## PROBLEM A
Output the passage on downlink JT-CoMP verbatim, beginning at the words "There are two" and stopping after the words "be constructively combined.".
## PROBLEM B
In the passage on downlink JT-CoMP, what are the two main components for achieving it at the MAC-PHY interface?
## PROBLEM C
Supply the next part of the passage on downlink JT-CoMP clustering and scheduling, starting after its final sentence.

2 Motivations and related work

There are two main components to achieve downlink JT-CoMP at the level of the MAC-PHY interface, the first is clustering the transmit points and the second is the resource assignment or allocation. To mention, in the C-RAN architecture there are different dynamics to consider. This means clustering can be achieved differently and simultaneously on several layers, however for this problem the clusters are a set of coordinating transmit points (TP), which transmissions will be constructively combined.

In fact, recent surveys on CoMP such as [5], echo that although different approaches have been proposed, more research is required for dynamic cell clustering, as well as opportunistic and preferably low complexity scheduling. Effectively, dynamic cell clustering techniques have been previously proposed by different authors, and usually rely on optimizing certain targets such as geometry gain or good-put [6].

However, we argue that finding the best clusters optimizing such metrics should not be treated separately from resource scheduling, since for example the lack of resources from a clustered TP would render that TP useless in the serving CoMP set. Although many researchers treat each problem separately, few others have worked on joint approaches such as [7].

The authors in [7] proposed to maximize the achievable rate by grouping users in three different ways and then scheduling them on a cluster-basis following a proportional fairness (PF) rule. Although their approach shows gains over static clustering, it is not fully user-centric since it does not allow for overlapping clusters and does not take into consideration the service type. We therefore, propose to use overlapping clusters per user, multiplexed in both time and frequency domain, as explained in the next section.

Furthermore, if the CoMP sets are not adaptively chosen in a user-centric fashion, the scheduled resource blocks (RB) and TP combinations to serve disadvantaged users such as edge users, would not always yield the best results as the probability of outage could still be high. This is previously argued by authors in [6], who show that a UE-centric solution will be optimal in terms of both outage probability as well as throughput (so called good-put), although they only discuss it from a clustering perspective but propose to extend their work with a distributed graph coloring scheme for the resource assignment.

Therefore, another target for our proposal is to support multiple QoS classes, by keeping the strategy simple compared to a graph coloring approach, since the latter might introduce high complexity with a large number of colors [8], unless heuristics are used.

Moreover, in the actual case, user bearers are not homogeneous, meaning that users have different quality of service (QoS) requirements depending on the higher layer application (i.e. Voice, Web, Video, Gaming). Besides, the scheduling approach should give higher priority to bearers with more stringent requirements on higher layers. For example, bearers carrying HTTP or FTP can allow for more delay by differing their resource reservations in the time domain, in case other bearers are competing for resources. This is because these bearer types do not carry real time traffic.

## DATA SECTION
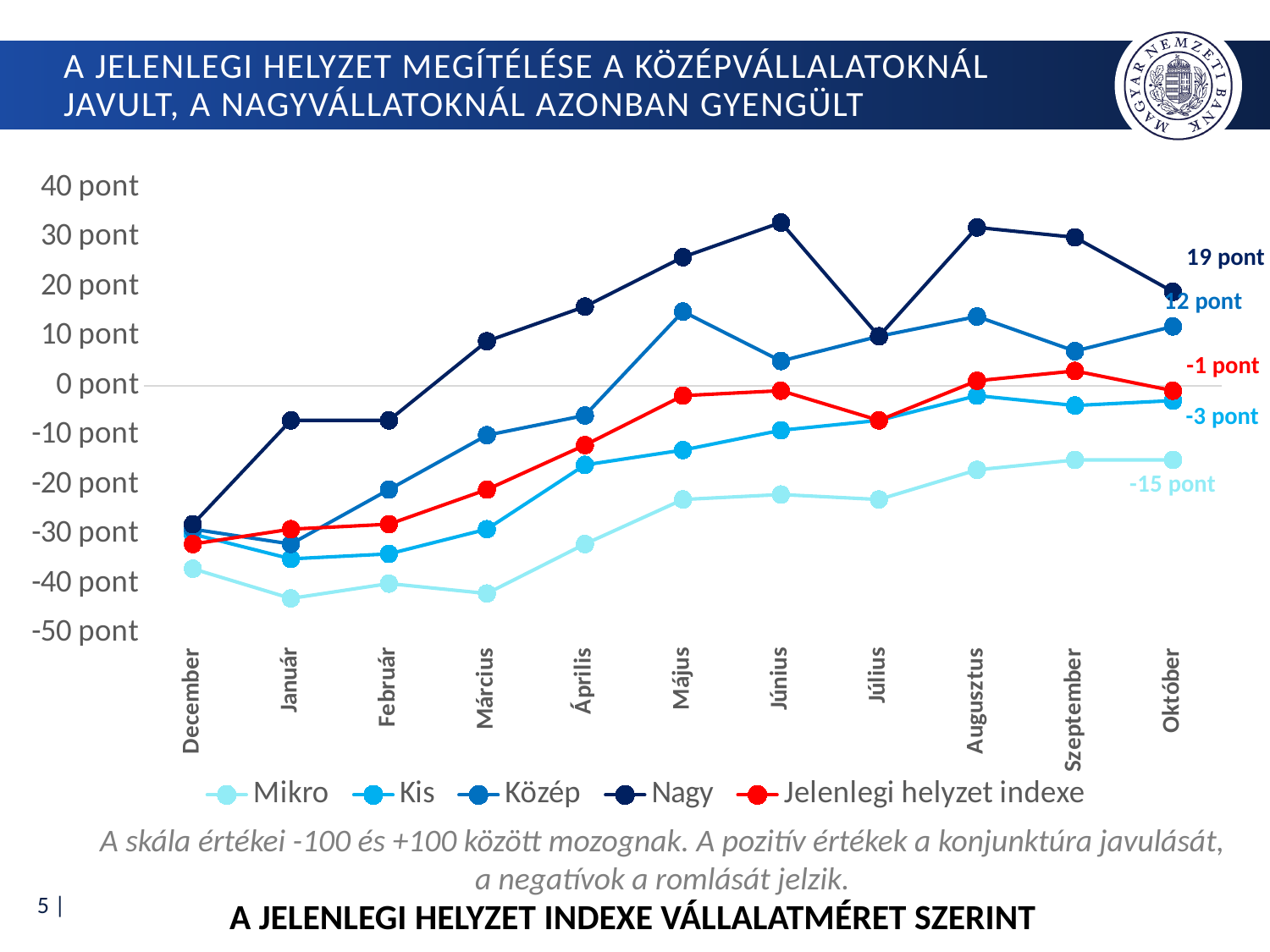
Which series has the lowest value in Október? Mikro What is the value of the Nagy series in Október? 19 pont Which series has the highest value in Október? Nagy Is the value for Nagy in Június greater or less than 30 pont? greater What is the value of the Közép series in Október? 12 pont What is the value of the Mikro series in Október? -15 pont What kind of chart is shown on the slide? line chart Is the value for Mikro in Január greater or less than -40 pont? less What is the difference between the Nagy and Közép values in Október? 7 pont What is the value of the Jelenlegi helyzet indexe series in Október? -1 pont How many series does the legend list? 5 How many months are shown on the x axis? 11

* * *

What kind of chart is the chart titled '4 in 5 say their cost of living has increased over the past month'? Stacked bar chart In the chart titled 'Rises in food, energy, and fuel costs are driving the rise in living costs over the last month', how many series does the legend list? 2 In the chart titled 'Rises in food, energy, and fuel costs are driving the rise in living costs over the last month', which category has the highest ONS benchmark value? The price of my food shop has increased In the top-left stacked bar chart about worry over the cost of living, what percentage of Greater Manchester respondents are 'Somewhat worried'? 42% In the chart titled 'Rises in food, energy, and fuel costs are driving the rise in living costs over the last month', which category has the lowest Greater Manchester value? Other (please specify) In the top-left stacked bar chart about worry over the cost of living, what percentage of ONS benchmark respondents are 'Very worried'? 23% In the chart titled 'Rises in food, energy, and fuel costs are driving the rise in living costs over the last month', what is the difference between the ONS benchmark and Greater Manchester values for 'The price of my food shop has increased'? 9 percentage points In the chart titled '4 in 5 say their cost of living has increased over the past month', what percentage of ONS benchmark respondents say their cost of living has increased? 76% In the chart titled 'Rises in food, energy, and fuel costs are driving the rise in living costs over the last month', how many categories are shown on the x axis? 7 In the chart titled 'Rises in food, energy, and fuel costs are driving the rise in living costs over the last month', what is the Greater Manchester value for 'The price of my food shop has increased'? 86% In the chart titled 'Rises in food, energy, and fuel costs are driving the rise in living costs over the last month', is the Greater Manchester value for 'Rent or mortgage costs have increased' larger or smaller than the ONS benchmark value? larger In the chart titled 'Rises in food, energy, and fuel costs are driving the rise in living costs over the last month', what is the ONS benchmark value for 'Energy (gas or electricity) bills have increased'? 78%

## TASK ANSWER A
There are two main components to achieve downlink JT-CoMP at the level of the MAC-PHY interface, the first is clustering the transmit points and the second is the resource assignment or allocation. To mention, in the C-RAN architecture there are different dynamics to consider. This means clustering can be achieved differently and simultaneously on several layers, however for this problem the clusters are a set of coordinating transmit points (TP), which transmissions will be constructively combined.

## TASK ANSWER B
Clustering the transmit points, and resource assignment or allocation.

## TASK ANSWER C
In addition, some services require a guaranteed bit rate (GBR) to achieve the required QoS for the users. Therefore, the scheduling should also be service-aware as to be able to consider each user bearer’s QoS class. Naturally, QoS awareness could be extended to quality of experience (QoE) awareness, depending on the definition of user experience one would like to consider. However, other types of considerations should be taken in the user experience paradigm such as mean opinion score (MOS) modeling [9]. To keep the study on point, we will only discuss the strategy from a QoS perspective.

Amongst other works, authors in [10] use fixed clusters and propose a simple PF approach but expand on the power allocation perspective. Also, in [11] authors use a basic PF approach but in a hetnet scenario with coordination areas of up to 105 RRUs. Otherwise, other recent proposals try to model the problem as a cell muting problem. For example, in [2] authors compared distributed and centralized solutions for cell muting, however they consider only static clustering for co-located servers. The problem with cell muting is that some TPs do not use all the available resources efficiently since they are powered off on the muted resources. In addition, authors such as in [12] proposed a proportional fair approach using message passing, however this is not optimal in C-RAN because it does not benefit from all of the available network information as well as could become more exacerbating, when considering inter-station communication delays, as their communication would be going through the central node.

Furthermore, the resource allocation task can be solved following a joint optimization model with a target utility such as the sum rate. However, due to the existence of a large solution space when considering all dimensions, simple reactive heuristics yielding sub-optimal, but feasible solutions, are required for practicality. One way to reduce the operational complexity and still reach a feasible solution is to split the task into different domains (i.e. space, time, frequency, power).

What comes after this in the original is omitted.